„Lasst die Hexe nicht leben!“ Die Opfer der Hexenprozesse starben einst als verurteilte Straftäter – Manche werden rehabilitiert

30.07.2012, 07:00 Uhr
Dem Wurf ins Wasser entging fast keine der Frauen, die als Hexen angeklagt waren: Ging die Person unter, war sie unschuldig. Schwamm sie oben, war sie schuldig. Dieser zeitgenössische Holzstich stammt aus dem 16. Jahrhundert. Foto: Imago

Osnabrück. Sie starben als Männer und Frauen, die mit dem Teufel im Bunde standen: die Opfer der Hexenprozesse. Die Urteile haben bis heute Gültigkeit. Manche Städte rehabilitieren Hexen und Zauberer nun zumindest moralisch – und geben den Toten damit ihre Würde wieder.

Anna Ameldung verlässt diese Welt nicht als fromme Apothekersfrau aus Osnabrück. Als das Schwert in den frühen Morgenstunden des 7. Oktober 1636 im kleinen Wachthaus vor dem Bocksturm auf sie niederfährt, stirbt sie als verurteilte Hexe. Und das bleibt sie. Bis heute.

Ihr Schicksal teilen mehr als 250 Frauen und Männer, die während der Osnabrücker Hexenprozesse im 16. und 17. Jahrhundert hingerichtet worden sind. Die Urteile, die sie damals auf den Scheiterhaufen brachten oder ans Schwert lieferten, brandmarken sie bis zum heutigen Tag als Hexen und Zauberer – als Ausgestoßene, die in Schande eines gewaltsamen Todes sterben mussten. 25000 Menschen kamen allein in Deutschland vom 15. bis ins 18. Jahrhundert auf diese Weise ums Leben.

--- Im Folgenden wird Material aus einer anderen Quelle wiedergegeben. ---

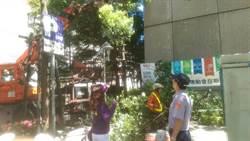 颱風襲台 中一警結合里長防颱整備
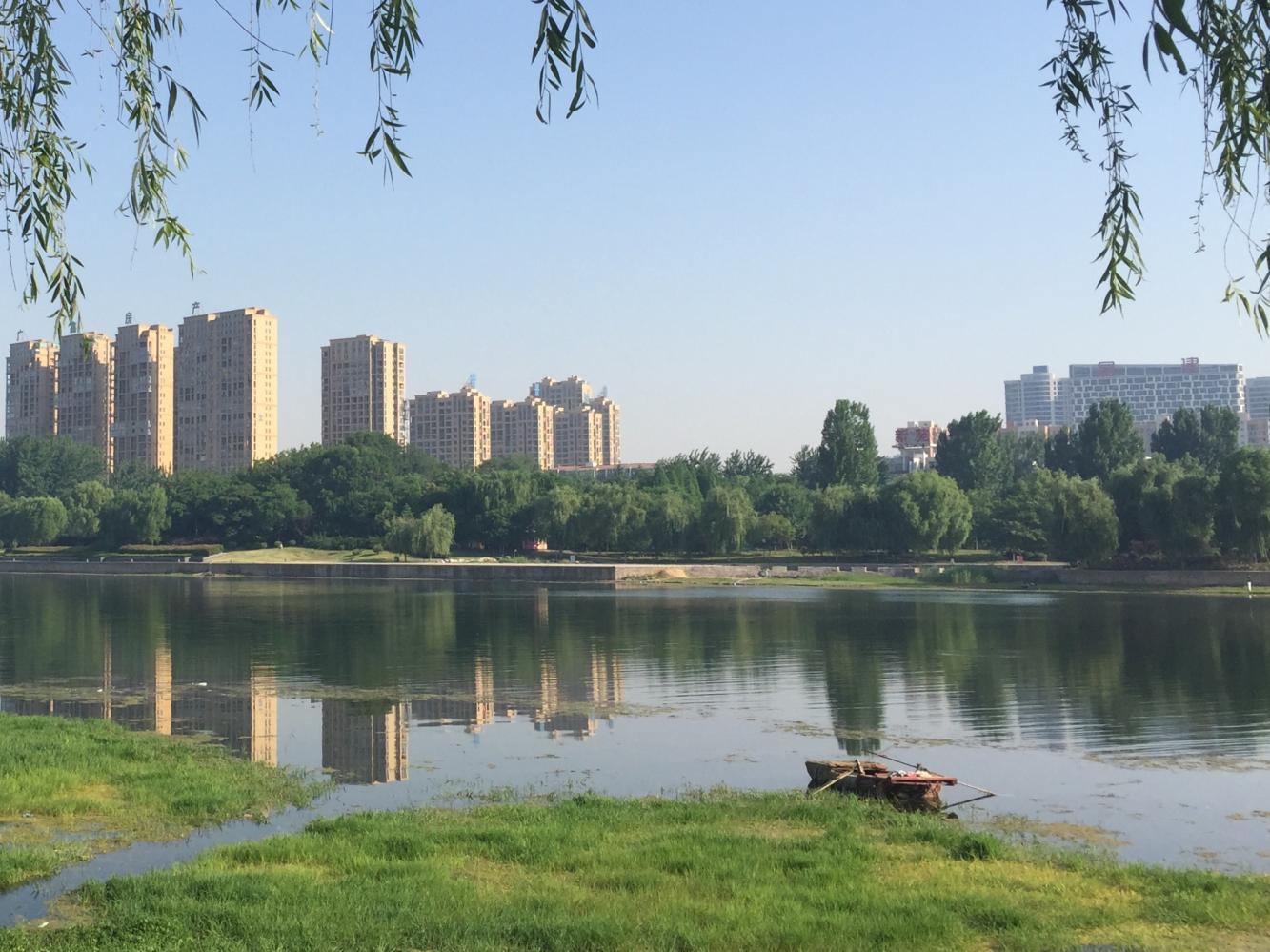 游遍漯河之 沙澧风景区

Die Anschuldigungen klingen nach heutigem Verständnis absurd: Mit dem Teufel sollen sich die Angeklagten eingelassen und mit seiner Hilfe das Wetter, den Nachbarn oder die Kuh im Stall verhext haben. Und zum Hexentanz, diesem sündhaften Treiben, sollen sie auf dem Besen geflogen sein, um sich dort mit anderen Besessenen zu vergnügen.

Was im 21. Jahrhundert in Mitteleuropa Kopfschütteln hervorruft, war damals Strafbestand und begründete Todesurteile. Und diese Urteile haben bis heute Bestand. Sie sind rechtskräftig. „Juristisch lässt sich an ihnen nicht rütteln“, sagt Peter Oestmann vom Institut für Rechtsgeschichte der Universität Münster. Schließlich seien sie nach damals geltendem Recht gesprochen worden. „Dagegen lässt sich heute kein Rechtsmittel mehr einlegen.“ Eine juristische Rehabilitierung, also eine Aufhebung der Urteile, ist demnach nicht möglich. Auch deshalb nicht, weil das Heilige Römische Reich deutscher Nation 1806 ohne Rechtsnachfolger untergegangen ist.

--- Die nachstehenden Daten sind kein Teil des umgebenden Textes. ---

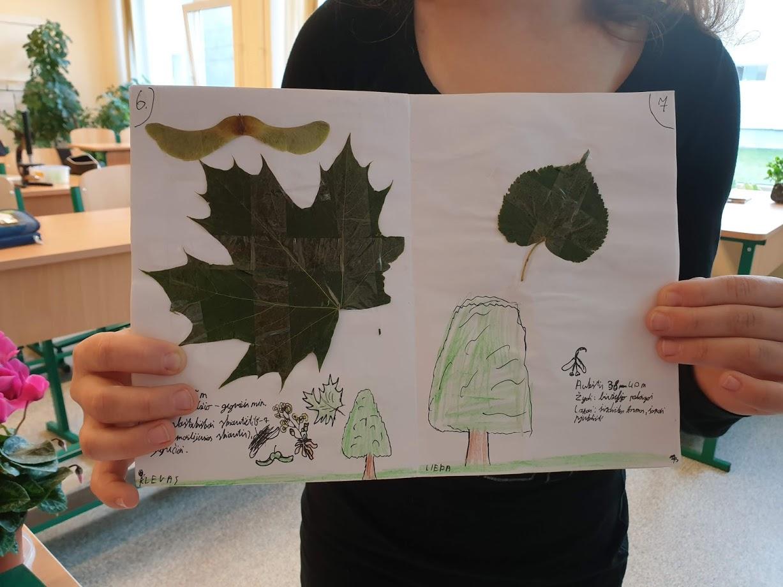 Medžių pažinimas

Anna Ameldung muss dennoch nicht auf ewig eine Hexe bleiben. Ihr könnte ein Schicksal zuteil werden wie Katharina Henot. Die wohlhabende Unternehmerin wurde 1627 in Köln erdrosselt – als verurteilte Hexe, obwohl sie selbst nie, nicht einmal unter Folter, gestanden hatte. Ende Juni hat der Stadtrat von Köln sie und alle anderen Opfer der Kölner Hexenprozesse moralisch rehabilitiert, 39 Frauen und Männer insgesamt. Der Rat verurteilte damit „die seinerzeit vollstreckten Hinrichtungen“ und sprach sich in einer Erklärung gegen „jegliche Missachtung der Menschenwürde und Menschenrechte“ aus. Das mag nur ein symbolischer Schritt sein und dennoch: Er gibt den Getöteten und Gequälten ihre Würde wieder und erkennt ihre Unschuld an. Posthum.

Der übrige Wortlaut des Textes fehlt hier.